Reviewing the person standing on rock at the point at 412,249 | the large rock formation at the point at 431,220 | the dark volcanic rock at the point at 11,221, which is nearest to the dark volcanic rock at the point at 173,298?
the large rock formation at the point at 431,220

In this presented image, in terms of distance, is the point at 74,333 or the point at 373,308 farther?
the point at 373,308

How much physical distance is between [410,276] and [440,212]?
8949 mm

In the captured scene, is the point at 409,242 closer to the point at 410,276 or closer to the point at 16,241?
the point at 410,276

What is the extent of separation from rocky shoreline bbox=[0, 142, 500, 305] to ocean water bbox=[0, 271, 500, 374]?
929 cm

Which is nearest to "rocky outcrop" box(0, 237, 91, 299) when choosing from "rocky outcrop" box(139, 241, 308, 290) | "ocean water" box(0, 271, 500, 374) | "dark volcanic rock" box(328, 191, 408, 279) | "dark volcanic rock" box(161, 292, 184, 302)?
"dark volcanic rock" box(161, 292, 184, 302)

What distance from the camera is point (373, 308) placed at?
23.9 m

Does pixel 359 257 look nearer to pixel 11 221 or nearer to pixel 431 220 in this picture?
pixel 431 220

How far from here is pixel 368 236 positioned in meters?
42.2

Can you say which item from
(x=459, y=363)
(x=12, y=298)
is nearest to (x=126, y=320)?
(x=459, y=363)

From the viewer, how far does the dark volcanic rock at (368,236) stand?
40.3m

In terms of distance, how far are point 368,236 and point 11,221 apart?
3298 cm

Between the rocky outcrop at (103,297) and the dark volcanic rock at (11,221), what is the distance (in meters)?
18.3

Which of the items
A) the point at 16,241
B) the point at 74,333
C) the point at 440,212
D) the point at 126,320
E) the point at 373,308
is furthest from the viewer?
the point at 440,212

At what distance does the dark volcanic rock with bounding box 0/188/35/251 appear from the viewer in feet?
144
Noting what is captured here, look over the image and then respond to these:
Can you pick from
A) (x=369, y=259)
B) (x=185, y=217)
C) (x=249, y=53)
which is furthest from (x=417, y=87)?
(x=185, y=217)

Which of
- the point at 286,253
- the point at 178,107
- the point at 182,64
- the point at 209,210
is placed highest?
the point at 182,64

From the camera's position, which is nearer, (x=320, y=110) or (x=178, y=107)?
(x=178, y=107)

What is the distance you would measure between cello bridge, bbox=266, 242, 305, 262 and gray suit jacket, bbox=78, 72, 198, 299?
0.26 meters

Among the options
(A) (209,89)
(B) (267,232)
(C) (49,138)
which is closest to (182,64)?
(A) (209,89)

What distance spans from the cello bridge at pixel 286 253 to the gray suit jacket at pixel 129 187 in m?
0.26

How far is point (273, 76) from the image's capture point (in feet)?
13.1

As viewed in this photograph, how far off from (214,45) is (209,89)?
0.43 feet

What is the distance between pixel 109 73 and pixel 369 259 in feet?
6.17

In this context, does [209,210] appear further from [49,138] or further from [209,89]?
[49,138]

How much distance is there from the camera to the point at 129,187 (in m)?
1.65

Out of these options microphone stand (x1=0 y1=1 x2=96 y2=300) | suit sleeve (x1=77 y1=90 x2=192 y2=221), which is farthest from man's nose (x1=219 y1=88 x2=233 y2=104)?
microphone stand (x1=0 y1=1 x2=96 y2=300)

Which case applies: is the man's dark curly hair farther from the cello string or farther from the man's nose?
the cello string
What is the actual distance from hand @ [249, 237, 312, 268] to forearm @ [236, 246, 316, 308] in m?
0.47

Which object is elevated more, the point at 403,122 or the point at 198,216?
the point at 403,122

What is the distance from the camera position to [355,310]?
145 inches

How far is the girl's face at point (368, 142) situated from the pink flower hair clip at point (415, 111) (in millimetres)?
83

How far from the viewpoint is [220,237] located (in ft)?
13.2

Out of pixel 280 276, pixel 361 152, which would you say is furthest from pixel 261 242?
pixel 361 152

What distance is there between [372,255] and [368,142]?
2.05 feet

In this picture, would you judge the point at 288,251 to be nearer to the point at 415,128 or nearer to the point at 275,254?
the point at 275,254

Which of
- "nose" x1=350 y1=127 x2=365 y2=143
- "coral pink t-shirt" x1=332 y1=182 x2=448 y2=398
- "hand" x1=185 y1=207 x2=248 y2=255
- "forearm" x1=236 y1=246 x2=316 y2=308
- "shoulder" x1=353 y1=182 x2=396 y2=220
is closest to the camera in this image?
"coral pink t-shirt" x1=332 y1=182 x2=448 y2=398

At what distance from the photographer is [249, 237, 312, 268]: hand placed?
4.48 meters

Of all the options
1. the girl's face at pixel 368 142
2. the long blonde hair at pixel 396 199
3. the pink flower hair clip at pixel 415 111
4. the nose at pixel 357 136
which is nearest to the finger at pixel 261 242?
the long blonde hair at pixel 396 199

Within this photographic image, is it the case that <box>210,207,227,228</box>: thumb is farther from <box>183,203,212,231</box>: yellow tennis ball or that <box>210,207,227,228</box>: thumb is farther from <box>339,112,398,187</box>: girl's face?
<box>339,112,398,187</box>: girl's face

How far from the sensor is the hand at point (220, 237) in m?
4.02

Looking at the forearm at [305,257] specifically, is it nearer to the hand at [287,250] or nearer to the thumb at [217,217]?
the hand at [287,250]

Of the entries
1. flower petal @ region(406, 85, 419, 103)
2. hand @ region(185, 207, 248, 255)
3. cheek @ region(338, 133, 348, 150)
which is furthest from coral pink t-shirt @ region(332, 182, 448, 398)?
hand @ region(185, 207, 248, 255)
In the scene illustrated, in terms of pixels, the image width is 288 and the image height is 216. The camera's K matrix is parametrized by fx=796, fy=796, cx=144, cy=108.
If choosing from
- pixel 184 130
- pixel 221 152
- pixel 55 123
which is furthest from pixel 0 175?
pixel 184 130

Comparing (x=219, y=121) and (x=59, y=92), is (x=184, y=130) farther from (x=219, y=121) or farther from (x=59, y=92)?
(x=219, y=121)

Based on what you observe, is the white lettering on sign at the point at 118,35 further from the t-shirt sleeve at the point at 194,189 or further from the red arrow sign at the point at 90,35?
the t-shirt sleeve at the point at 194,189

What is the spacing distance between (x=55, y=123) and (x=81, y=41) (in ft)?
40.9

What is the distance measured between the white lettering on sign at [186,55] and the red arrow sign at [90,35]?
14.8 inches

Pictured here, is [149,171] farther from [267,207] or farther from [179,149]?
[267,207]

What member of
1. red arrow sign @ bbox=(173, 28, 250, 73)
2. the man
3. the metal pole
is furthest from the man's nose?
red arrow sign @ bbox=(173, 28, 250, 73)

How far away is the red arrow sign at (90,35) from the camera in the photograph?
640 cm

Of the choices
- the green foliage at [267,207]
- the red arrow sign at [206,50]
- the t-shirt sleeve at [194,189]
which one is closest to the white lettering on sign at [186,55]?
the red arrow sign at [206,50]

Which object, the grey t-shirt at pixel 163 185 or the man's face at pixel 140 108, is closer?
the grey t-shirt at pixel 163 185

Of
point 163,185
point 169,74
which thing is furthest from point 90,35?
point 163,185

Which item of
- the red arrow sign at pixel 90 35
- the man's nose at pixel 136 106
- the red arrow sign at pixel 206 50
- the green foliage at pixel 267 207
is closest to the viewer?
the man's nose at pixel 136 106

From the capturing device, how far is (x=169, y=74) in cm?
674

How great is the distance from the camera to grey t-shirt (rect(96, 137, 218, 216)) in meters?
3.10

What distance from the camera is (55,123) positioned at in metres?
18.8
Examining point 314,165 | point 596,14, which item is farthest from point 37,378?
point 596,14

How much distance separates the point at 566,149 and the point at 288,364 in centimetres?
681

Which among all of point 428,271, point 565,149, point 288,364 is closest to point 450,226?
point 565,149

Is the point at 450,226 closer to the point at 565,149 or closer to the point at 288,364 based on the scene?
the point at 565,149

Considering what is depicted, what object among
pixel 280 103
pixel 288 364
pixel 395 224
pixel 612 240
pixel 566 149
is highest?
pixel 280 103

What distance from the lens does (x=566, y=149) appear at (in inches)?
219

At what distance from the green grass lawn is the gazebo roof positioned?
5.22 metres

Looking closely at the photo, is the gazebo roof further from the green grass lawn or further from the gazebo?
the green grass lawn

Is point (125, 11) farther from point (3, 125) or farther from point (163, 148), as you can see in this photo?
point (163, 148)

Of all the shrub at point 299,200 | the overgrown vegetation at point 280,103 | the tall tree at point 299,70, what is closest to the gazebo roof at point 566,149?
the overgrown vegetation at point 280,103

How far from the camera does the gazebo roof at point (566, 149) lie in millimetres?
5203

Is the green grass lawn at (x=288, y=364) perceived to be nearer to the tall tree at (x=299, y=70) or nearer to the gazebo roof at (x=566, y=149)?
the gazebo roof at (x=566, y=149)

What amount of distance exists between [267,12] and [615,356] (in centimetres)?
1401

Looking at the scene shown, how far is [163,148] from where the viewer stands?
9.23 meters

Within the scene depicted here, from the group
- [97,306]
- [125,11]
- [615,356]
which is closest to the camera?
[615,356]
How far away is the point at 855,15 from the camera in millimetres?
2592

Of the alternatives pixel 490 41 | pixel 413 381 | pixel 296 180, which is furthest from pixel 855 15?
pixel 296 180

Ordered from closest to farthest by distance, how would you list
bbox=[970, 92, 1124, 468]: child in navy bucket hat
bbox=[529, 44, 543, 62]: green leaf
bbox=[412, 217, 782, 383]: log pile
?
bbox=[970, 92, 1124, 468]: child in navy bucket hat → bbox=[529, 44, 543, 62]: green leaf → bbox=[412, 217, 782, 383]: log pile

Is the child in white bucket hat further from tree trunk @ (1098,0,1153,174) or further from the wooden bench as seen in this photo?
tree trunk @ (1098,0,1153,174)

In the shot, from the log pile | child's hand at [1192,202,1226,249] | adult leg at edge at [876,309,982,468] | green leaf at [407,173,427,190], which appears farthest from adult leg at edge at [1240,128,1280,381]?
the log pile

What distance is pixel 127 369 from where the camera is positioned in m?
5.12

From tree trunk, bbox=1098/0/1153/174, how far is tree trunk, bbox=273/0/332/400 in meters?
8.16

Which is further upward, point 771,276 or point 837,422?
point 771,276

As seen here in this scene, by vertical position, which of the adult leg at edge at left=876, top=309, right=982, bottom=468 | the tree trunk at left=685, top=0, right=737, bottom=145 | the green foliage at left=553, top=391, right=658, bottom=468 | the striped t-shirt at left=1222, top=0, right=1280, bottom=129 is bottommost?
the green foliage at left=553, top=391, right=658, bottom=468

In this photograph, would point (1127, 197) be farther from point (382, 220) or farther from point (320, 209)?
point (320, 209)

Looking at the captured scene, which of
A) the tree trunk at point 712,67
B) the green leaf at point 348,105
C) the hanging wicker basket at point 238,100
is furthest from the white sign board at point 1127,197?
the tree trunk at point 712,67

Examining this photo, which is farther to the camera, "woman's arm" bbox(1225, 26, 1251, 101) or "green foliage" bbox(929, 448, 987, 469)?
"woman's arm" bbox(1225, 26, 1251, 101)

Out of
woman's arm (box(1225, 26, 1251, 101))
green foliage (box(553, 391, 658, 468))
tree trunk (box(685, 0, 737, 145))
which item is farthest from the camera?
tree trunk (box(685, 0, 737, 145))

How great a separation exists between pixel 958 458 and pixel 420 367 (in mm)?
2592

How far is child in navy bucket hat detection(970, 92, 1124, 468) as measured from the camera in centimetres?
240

=== REQUEST ===
Reproduce word for word everything from the line containing "Examining this photo, which" down to the final line of the material above, including both of those lines.

=== RESPONSE TO THIS TASK ===
Examining this photo, which is farther to the camera, "woman's arm" bbox(1225, 26, 1251, 101) or "green foliage" bbox(929, 448, 987, 469)?
"woman's arm" bbox(1225, 26, 1251, 101)

Out of
woman's arm (box(1225, 26, 1251, 101))
green foliage (box(553, 391, 658, 468))
tree trunk (box(685, 0, 737, 145))
which item is farthest from the camera?
tree trunk (box(685, 0, 737, 145))

How great a separation exists between pixel 958 458 and pixel 420 367 (in mm)?
2592

How far is child in navy bucket hat detection(970, 92, 1124, 468) as measured from the camera in centimetres?
240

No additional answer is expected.